Filho do escultor Paul Belmondo, nascido num mundo burguês e culto (dir-se-ia que Jean-Paul e Alain Delon “enganam” sobre as suas origens, foi Alain que veio “de sítio nenhum”, como o próprio disse), quis ser boxeur. Inscreveu-se em ginásios, pensou seguir a profissão – foi o primeiro contacto nessa infância com o film noir, com os predilectos Garfield e Bogart – mas constatou que lhe faltava a raiva proletária de sobrevivência, não a tinha, e continuou a subir ao ringe como amador.

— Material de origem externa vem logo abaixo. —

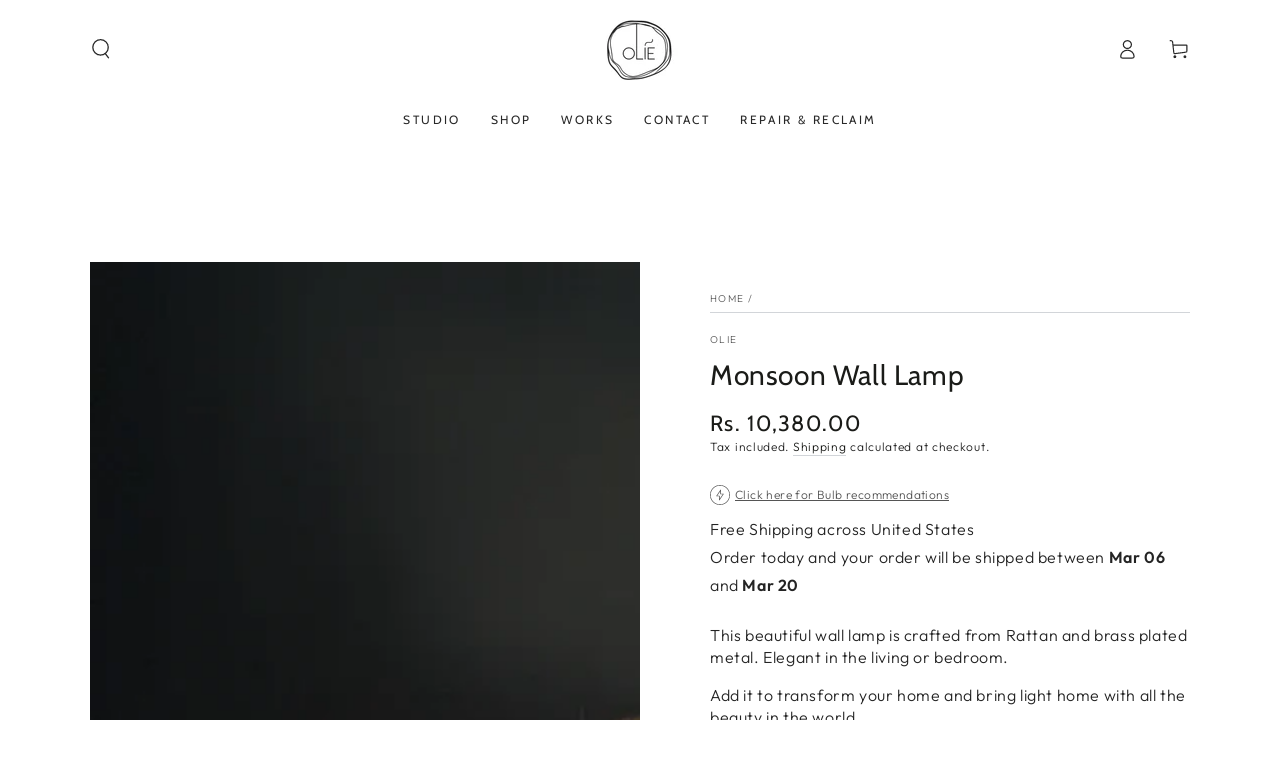

--- FILE ---
content_type: text/html; charset=UTF-8
request_url: https://geolocation-db.com/jsonp?callback=callback&_=1768595555312
body_size: 74
content:
callback({"country_code":"US","country_name":"United States","city":null,"postal":null,"latitude":37.751,"longitude":-97.822,"IPv4":"3.144.70.133","state":null})

--- FILE ---
content_type: image/svg+xml
request_url: https://cdn.kiwisizing.com/icons/flash2.min.svg?v=5-inject2
body_size: 43
content:
<svg xmlns="http://www.w3.org/2000/svg" height="640" viewBox="0 0 480 480" width="640"><path d="M240 0C107.453 0 0 107.453 0 240s107.453 240 240 240 240-107.453 240-240C479.852 107.516 372.484.148 240 0zm0 464C116.3 464 16 363.7 16 240S116.3 16 240 16s224 100.3 224 224c-.14 123.652-100.348 223.86-224 224zm80-256h-56v-88c0-3.527-2.305-6.637-5.68-7.656a8 8 0 0 0-8.977 3.215l-96 144a8.01 8.01 0 0 0-.398 8.215 8 8 0 0 0 7.055 4.227h56v88c0 3.527 2.305 6.637 5.68 7.656a8 8 0 0 0 8.977-3.215l96-144a8.01 8.01 0 0 0 .398-8.215A8 8 0 0 0 320 208zm-88 125.602V264a8 8 0 0 0-8-8h-49.047L248 146.398V216a8 8 0 0 0 8 8h49.047zm0 0"/></svg>

--- FILE ---
content_type: application/javascript; charset=utf-8
request_url: https://recommendations.loopclub.io/v2/storefront/template/?product_id=6578412945511&theme_id=159972950298&page=www.olie.co.in%2Fproducts%2Fcopy-of-mini-aphrodite-wall-lamp&r_type=product&r_id=6578412945511&page_type=product_page&currency=INR&shop=olieindia.myshopify.com&theme_store_id=1399&locale=en&screen=desktop&qs=%7B%7D&cbt=true&cbs=true&callback=jsonp_callback_12326
body_size: 155
content:
jsonp_callback_12326({"visit_id":"1768595558-513e821a-6028-4f9c-8735-2a475e9831ca","widgets":[],"product":{},"shop":{"id":17291,"domain":"www.olie.co.in","name":"olieindia.myshopify.com","currency":"INR","currency_format":"Rs. {{amount}}","css":"","show_compare_at":true,"enabled_presentment_currencies":["INR"],"extra":{},"product_reviews_app":null,"swatch_app":null,"js":"","translations":{},"analytics_enabled":[],"pixel_enabled":false},"theme":{"css":""},"user_id":"1768595558-a4daff13-944e-4695-88a7-8593abf1ec0b"});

Uma ameaça de tuberculose obrigou-o a parar, e nesse tempo de paragem uma inflexão, ou se calhar a continuação de uma linha a direito: de palhaço e boxeur a actor. Quando passou por escolas de teatro, pelo Conservatório, ainda não tinha chegado o momento de genialidade que é o acordo perfeito de um corpo com o seu tempo (chegaria com O Acossado), e Belmondo fartou-se de ouvir negas: que com uma cara daquelas não podia fazer teatro, porque quem se chegasse à sua beira sentia que ia receber uma directa da mão esquerda; que com aquele físico nunca poderia ter uma mulher nos braços sem que a audiência desatasse a rir...

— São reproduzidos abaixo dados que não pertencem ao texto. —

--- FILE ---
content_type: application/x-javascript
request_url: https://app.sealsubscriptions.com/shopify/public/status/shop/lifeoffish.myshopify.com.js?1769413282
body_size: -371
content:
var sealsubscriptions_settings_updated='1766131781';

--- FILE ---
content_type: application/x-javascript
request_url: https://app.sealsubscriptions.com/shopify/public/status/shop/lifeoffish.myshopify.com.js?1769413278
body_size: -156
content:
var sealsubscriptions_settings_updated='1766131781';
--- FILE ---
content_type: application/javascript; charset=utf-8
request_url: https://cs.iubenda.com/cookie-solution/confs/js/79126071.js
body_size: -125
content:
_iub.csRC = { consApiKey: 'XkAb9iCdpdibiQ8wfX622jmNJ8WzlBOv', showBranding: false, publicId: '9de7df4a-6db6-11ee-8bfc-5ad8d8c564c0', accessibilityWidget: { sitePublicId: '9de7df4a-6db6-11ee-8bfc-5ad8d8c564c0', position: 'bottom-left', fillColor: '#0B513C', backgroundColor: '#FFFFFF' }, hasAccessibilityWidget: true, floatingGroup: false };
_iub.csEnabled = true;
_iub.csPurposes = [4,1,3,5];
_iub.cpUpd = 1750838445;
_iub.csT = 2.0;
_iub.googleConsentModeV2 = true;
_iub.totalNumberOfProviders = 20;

Não correspondia ao cânone, queriam fazer dele um trágico e ele, insolente, parecia estar sempre a causar riso. Mas havia, nos colegas desses tempos, quem visse ali um “petit animal qui jouait sans jouer”, que nunca dizia o texto da mesma maneira, com o mesmo tom, que inventava, que se reinventava. Os colegas elevaram-no quando, derrotado uma vez mais num concurso do Conservatório, ele fez um manguito aos jurados.

Uma das suas biografias cita-o dizendo: “Toda a minha vida quis provar que eles estavam errados”. Foram nove anos no teatro, até que o tal homem de óculos e de olhar triste, depois de ter visto num filme “execrável” de Marc Allégret, Un Drôle de Dimanche, e ter deparado com “o Michel Simon e o Jules Berry de amanhã”, lhe perguntou "Quer fazer cinema?”.

Segundo a biografia escrita por Oriane Oringer, a resposta inicial foi categórica, “Não”, o homem não lhe inspirava confiança. O homem insistiu, pagava-lhe cinco mil francos por dia. Primeiro aconteceu uma curta, Charlotte et son Jules, a fazer espera para uma longa que começava em Marselha, em que havia um tipo que roubava um carro, que matava um polícia e... depois logo se via. Belmondo contou um dia que filmou O Acossado como se estivesse em férias, não achava que Godard fosse um imbecil, mas nunca acreditou que o filme chegaria a estrear. E foi o que se viu.

Agora, diz Jean-Paul Belmondo, é tempo para mar e sol.